The danger in the next big thingBMJ 2014; 348 doi: https://doi.org/10.1136/bmj.g3158 (Published 08 May 2014) Cite this as: BMJ 2014;348:g3158
- Kamran Abbasi, international editor, The BMJ
What is the next big thing? How do we know it when we see it? Is it the burger flipping robot that creates 360 different varieties of burger? What would such burgers taste like? It might be the 3D printing technology that is heralded as part of a new industrial revolution (doi:10.1136/bmj.g2963). Our picture of the week, inevitably rendered in glorious two dimensions, is a plastic skull created with 3D printing and used in an operation in a Dutch hospital. However, this plastic skull is not to be confused with helmets that don’t seem to work in the treatment of infant skull deformities (doi:10.1136/bmj.g2741, doi:10.1136/bmj.g2906).
With drugs, we’re usually informed about the next best thing by a company marketing campaign, a grand announcement at a major conference, or a study published in a medical journal. In fact, usually all three. The positive noise about a new drug emerges quickly. Cautionary messages take longer to be heard, by which time the latest wonder drug may have achieved blockbuster sales—and probably raised concerns about harm.

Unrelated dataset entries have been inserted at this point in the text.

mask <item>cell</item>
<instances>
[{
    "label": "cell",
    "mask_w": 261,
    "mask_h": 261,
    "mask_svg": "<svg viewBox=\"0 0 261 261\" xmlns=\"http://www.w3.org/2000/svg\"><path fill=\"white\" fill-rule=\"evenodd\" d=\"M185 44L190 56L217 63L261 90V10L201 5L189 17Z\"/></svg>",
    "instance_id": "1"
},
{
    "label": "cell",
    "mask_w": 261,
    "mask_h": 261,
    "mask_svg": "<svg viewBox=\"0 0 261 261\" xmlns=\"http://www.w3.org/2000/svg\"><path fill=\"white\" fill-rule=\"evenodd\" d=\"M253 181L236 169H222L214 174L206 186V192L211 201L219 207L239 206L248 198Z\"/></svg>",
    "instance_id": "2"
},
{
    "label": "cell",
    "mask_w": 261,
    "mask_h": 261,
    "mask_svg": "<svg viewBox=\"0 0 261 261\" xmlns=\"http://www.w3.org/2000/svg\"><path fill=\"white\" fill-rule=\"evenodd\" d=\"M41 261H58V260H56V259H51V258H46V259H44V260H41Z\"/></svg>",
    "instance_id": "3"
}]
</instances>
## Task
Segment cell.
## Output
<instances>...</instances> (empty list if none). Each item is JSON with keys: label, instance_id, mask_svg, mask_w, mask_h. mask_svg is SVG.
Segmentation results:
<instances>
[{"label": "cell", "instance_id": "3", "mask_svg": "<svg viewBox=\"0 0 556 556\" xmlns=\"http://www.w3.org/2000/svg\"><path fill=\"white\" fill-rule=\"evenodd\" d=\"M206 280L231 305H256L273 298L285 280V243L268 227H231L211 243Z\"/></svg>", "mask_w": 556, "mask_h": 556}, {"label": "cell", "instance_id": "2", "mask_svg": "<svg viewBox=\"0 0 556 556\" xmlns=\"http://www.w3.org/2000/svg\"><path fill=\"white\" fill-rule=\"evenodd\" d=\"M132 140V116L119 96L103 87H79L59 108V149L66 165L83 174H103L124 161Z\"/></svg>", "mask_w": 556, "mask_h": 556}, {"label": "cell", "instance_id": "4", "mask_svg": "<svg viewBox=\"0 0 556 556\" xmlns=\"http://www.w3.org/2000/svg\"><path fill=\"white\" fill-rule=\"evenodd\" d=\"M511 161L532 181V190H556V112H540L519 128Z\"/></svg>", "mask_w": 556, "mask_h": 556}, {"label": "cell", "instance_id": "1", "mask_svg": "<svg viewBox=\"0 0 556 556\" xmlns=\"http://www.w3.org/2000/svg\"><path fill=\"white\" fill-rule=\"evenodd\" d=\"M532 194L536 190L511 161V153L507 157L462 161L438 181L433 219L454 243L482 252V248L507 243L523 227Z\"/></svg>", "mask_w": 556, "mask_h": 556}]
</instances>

The incretin based drugs were one such product, the “new darlings of diabetes treatment,” and the biggest breakthrough, apparently, since the discovery of insulin nearly 100 years before. Reviews of the safety profiles of these drugs by the US Food and Drug Administration and the European Medicines Agency prompted an investigation by The BMJ, which last year identified the risk of pancreatic damage (BMJ 2013;346;f3680). Two studies in this week’s issue, a systematic review and meta-analysis of mostly industry funded trials and a cohort study drawn from the UK Clinical Practice Research Datalink practice database, indicate that any risk of acute pancreatitis is likely to be small. Given the available evidence, it is hard to be conclusive, and the potential for pancreatitis should be discussed with patients (doi:10.1136/bmj.g2779, doi:10.1136/bmj.g2366, doi:10.1136/bmj.g2780).
The next best thing in the world of torture tends to keep a lower profile. Waterboarding was exposed as a frequently used interrogation method in Abu Ghraib, Guantanamo, and the US Central Intelligence Agency’s secret prisons. But what role did doctors play in the abuse of detainees in the “war on terror”? A new report by the Institute of Medicines as a Profession and the Open Society Foundations finds that doctors were “monitoring oxygen saturations during waterboarding, watching for edema in detainees forced to stand in stress positions, and helping increase psychological distress by sharing prisoners’ individual health information with interrogators” (doi:10.1136/bmj.g2947). The report calls for the medical profession to unflinchingly reject involvement in abusive interrogations and suggests legislation to discourage unethical conduct by health professionals towards prisoners.
In an argument to revive a previously best thing, Helena Watson explains why feminism isn’t a dirty word and in medicine needs a revival (doi:10.1136/bmj.g2623). Readers may struggle with the word feminism, says Watson, as it has been tarnished by the caricature of a man hating fundamentalist. An example of women’s broader struggle is an unethical new policy introduced by the International Olympic Committee requiring women with hyperandrogenism to lower testosterone concentrations to compete. The policy effectively outlaws natural physiological variation and condones unnecessary medical intervention (doi:10.1136/bmj.g2926). Perhaps this latest industrial revolution is missing its own age of enlightenment?